**SUA TAREFA:** Troque "paciente cardíaco" por "doente cardíaco" no texto sobre cirurgia e remédios no tratamento cardíaco e reescreva a parte que começa em "AURELIANO BIANCARELLI" e segue até "incendiaram a polêmica.".

AURELIANO BIANCARELLI
da Reportagem Local

O que é melhor para o paciente cardíaco, passar por uma cirurgia como as de ponte de safena ou fazer tratamento com remédios?
A questão divide os maiores especialistas brasileiros e duas pesquisas, uma americana e outra no Brasil, incendiaram a polêmica.
A pesquisa americana, publicada pelo "New England Journal of Medicine", questionou os benefícios das cirurgias e angioplastias (dilatação de artérias com ajuda de um cateter). O estudo separou em dois grupos 920 pacientes que sofreram um tipo de infarto do miocárdio de gravidade leve ou moderada.
Um grupo passou por cirurgia ou angioplastia. Outro, recebeu medicamento. O resultado foi favorável aos medicamentos: a taxa de morte e de novos ataques cardíacos foi menor após um mês e após um ano entre aqueles que só tomaram remédio.
O estudo brasileiro, conduzido pelo médico Whady Hueb, do Instituto do Coração de São Paulo, observou que pacientes submetidos a cirurgia, angioplastia ou medicamento tiveram evolução semelhante.
"A cirurgia é uma violência", diz Hueb. "Em dez anos, as doenças do coração serão tratadas por cateter, e a cirurgia será restrita a casos excepcionais."
"A cirurgia é uma dádiva para muitos e continuará salvando vidas", rebate Sérgio de Almeida Oliveira, chefe do grupo de cirurgia torácica do Incor e um dos maiores especialistas em pontes de safena.
O estudo americano é contestado por outros especialistas que o consideram inconclusivo e distorcido por colocar num "mesmo saco" pacientes em diferentes situações clínicas, graves e não graves.
Para eles, vários trabalhos já demonstraram que as pessoas operadas têm melhor qualidade de vida e maior sobrevida comparadas com as tratadas com remédios.
O único consenso entre os médicos é que, por enquanto, a cirurgia de ponte de safena vem trazendo benefícios inquestionáveis. "É possível que daqui a 20 anos se descubra que estamos fazendo coisa errada, mas hoje a cirurgia vem salvando muitas vidas", diz o cardiologista clínico Bernardino Tranquesi.
Mas a evolução da medicina, os métodos de diagnósticos e o conhecimento da doença coronariana vêm provocando mudanças na escolha dos procedimentos.
Um infartado de 60 anos com certeza receberia uma ou mais pontes de safena se fosse internado no início dos anos 70. "Naquela época, quase todas as lesões tinham a indicação de cirurgia", diz Tranquesi.
Cinco anos atrás, o mesmo paciente poderia ser salvo com uma angioplastia. Hoje, é possível que venha a ser tratado com drogas.
Adib Jatene, diretor-geral do Incor, lembra que "não se deve tratar todo mundo da mesma forma", como fez a pesquisa norte-americana. "Apenas os pacientes com risco de vida ou risco de um infarto extenso são operados. A cirurgia, hoje, é indicada para um grupo de apenas 15% a 20% das pessoas com doenças coronárias."
Diante do leque do opções, a escolha do procedimento mais adequado é hoje um desafio para os médicos. "O segredo da arte está em indicar o melhor caminho para cada paciente", diz Enio Buffolo, professor titular de cirurgia cardiovascular da Unifesp (Universidade Federal de São Paulo) .
Ou seja, a vantagem de um ou outro método vai depender das condições clínicas do paciente.

**DADOS ARMAZENADOS:**
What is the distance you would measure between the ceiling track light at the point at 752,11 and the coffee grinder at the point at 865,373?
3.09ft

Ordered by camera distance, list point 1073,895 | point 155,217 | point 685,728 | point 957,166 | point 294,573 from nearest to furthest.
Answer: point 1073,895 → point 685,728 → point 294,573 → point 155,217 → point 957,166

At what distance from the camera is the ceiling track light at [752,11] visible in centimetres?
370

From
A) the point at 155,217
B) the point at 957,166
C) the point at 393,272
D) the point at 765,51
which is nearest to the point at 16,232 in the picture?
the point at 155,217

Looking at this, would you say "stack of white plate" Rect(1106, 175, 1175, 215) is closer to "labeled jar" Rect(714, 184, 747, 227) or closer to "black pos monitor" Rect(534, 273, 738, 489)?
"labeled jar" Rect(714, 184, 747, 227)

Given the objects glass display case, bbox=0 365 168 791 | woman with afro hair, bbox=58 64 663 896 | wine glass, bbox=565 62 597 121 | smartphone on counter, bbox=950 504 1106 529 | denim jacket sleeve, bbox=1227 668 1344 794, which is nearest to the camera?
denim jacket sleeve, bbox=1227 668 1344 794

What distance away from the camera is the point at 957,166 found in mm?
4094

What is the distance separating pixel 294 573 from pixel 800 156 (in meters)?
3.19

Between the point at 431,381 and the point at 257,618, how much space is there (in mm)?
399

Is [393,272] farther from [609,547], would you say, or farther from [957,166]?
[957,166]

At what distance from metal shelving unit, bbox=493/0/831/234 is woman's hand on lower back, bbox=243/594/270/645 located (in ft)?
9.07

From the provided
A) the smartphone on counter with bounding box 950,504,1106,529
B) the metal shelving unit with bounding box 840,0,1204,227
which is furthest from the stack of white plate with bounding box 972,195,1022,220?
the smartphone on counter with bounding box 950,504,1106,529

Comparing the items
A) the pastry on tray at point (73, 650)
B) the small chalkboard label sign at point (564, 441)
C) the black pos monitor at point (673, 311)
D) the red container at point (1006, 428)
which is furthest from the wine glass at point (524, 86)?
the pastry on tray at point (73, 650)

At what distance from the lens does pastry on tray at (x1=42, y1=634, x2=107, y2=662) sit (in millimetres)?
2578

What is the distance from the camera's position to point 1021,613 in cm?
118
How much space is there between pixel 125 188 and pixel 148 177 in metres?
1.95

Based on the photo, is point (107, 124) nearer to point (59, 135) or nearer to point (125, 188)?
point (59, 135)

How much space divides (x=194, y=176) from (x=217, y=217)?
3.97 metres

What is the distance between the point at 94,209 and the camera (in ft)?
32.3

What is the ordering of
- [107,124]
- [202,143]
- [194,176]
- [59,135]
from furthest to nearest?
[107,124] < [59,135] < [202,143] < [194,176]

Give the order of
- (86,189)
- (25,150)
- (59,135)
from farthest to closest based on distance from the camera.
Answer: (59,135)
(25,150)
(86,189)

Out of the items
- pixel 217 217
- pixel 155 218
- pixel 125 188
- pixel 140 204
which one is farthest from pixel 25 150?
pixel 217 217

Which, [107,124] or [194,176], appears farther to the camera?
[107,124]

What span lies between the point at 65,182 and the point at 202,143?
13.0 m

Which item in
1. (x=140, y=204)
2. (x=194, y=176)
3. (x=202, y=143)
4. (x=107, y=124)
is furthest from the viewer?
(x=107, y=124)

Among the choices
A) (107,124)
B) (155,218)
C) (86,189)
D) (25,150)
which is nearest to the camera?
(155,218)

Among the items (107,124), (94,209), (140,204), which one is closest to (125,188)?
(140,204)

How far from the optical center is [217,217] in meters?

**RESOLUÇÃO DO EXERCÍCIO:**
AURELIANO BIANCARELLI
da Reportagem Local

O que é melhor para o doente cardíaco, passar por uma cirurgia como as de ponte de safena ou fazer tratamento com remédios?
A questão divide os maiores especialistas brasileiros e duas pesquisas, uma americana e outra no Brasil, incendiaram a polêmica.